Data from a collection:
______________________________

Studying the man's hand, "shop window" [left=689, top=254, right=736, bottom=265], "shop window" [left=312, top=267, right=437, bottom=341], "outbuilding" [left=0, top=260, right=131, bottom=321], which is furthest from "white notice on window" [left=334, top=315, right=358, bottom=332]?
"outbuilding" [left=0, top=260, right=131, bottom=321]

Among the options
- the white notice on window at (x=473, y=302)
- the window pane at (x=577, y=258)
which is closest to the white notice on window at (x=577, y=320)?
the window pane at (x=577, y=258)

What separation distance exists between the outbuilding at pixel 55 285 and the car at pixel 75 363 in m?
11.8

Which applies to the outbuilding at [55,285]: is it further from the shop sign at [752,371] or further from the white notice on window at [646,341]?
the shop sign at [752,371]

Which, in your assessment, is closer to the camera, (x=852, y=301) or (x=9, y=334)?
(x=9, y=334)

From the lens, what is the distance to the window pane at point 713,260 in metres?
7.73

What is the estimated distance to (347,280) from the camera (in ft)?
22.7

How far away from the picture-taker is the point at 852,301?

______________________________

Copy all of the data above word for word, keeping each line in its original order and form.

### [Expected answer]
Studying the man's hand, "shop window" [left=689, top=254, right=736, bottom=265], "shop window" [left=312, top=267, right=437, bottom=341], "outbuilding" [left=0, top=260, right=131, bottom=321], which is furthest from "white notice on window" [left=334, top=315, right=358, bottom=332]?
"outbuilding" [left=0, top=260, right=131, bottom=321]

Among the options
- the white notice on window at (x=473, y=302)
- the window pane at (x=577, y=258)
which is closest to the white notice on window at (x=577, y=320)?
the window pane at (x=577, y=258)

What separation distance exists between the outbuilding at pixel 55 285 and the car at pixel 75 363 in m?
11.8

Which applies to the outbuilding at [55,285]: is it further from the shop sign at [752,371] or further from the white notice on window at [646,341]?
the shop sign at [752,371]

Which, in your assessment, is closer to the camera, (x=852, y=301) or (x=9, y=334)?
(x=9, y=334)

From the lens, what is the distance to the window pane at point 713,260 in metres?
7.73

What is the estimated distance to (347,280) from the camera (in ft)?
22.7

How far away from the picture-taker is the point at 852,301?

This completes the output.